Ghost of Corporate Future

A man walks out of his apartment. It is raining outside but he's got no umbrella. He starts running beneath the awnings, trying to save his suit. Trying to dry and to dry and to dry, but no good.

When he gets to the crowded subway platform, he takes off both of his shoes. He steps right into somebody's fat loogie, and everyone who sees him says 'Ew.' But he doesn't care, because last night he got a visit from the Ghost of Corporate Finance. The Ghost said, "Take off both your shoes whatever chances you get, especially when they're wet."

He also said, "Imagine you go away on a business trip one day, and when you come back home, your children have grown and you never made your wife moan. And people make you nervous. You'd think the world is ending, and everybody's features have somehow started blending. And everything is plastic, everyone is sarcastic, and all your food is frozen and needs to be defrosted."

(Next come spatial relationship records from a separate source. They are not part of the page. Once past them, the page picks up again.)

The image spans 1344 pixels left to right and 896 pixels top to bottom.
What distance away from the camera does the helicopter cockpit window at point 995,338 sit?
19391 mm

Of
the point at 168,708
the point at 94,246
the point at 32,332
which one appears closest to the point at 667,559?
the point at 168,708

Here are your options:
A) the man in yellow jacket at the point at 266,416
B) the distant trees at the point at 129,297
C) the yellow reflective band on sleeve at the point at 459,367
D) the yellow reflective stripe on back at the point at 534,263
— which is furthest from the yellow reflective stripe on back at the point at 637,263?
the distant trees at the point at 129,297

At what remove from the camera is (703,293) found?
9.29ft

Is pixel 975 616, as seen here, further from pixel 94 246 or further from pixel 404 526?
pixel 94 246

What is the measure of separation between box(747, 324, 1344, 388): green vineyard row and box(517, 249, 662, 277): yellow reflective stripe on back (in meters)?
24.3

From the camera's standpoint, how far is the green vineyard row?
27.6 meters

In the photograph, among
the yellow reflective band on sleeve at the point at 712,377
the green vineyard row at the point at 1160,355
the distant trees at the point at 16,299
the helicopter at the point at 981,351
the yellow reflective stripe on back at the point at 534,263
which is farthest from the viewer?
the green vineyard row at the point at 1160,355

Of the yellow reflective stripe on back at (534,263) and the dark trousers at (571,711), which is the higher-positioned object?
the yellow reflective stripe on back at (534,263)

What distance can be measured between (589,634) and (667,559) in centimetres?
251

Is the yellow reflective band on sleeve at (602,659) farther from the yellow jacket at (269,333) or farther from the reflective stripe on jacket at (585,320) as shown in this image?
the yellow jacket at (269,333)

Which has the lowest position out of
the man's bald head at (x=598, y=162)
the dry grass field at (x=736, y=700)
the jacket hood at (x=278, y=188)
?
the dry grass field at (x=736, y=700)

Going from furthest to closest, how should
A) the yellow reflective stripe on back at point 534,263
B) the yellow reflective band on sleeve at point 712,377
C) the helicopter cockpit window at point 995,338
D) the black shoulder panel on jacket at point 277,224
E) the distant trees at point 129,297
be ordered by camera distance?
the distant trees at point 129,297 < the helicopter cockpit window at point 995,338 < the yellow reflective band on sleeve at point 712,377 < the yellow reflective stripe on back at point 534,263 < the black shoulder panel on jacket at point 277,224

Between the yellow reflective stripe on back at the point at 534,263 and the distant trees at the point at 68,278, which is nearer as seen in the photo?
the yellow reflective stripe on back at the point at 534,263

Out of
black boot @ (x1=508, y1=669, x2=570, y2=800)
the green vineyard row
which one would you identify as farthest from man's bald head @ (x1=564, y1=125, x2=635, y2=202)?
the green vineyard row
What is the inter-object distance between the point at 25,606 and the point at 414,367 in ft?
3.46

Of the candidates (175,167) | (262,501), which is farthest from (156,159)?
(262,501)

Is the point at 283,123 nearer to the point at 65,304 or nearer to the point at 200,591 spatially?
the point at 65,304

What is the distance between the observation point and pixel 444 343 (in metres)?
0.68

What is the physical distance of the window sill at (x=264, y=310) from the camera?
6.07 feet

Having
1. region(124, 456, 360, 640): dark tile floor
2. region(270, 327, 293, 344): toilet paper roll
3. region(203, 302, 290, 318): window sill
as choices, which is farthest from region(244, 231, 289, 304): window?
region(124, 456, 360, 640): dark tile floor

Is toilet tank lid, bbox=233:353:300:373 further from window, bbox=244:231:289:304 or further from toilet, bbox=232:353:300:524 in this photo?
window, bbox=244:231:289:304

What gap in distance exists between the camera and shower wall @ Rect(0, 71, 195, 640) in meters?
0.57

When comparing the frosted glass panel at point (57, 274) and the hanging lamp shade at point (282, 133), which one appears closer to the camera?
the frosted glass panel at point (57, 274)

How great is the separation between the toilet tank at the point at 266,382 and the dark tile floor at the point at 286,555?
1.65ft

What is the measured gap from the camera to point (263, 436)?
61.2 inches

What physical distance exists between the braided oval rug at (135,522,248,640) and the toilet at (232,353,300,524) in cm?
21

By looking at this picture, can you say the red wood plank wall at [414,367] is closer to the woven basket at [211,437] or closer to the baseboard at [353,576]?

"Well maybe you should just drink a lot less coffee and never ever watch the ten o'clock news. Maybe you should kiss someone nice, or lick a rock. Or both. Maybe you should cut your own hair because that can be so funny. It doesn't cost any money and it always grows back. Hair grows even after you're dead."

"And people are just people, they shouldn't make you nervous. The world is everlasting. It's coming and it's going. If you don't toss your plastic, the street won't be so plastic. And if you kiss somebody, then both of you'll get practice."

"The world is everlasting. Put dirtballs in your pocket, and take off your shoes. Because people are just people, like you."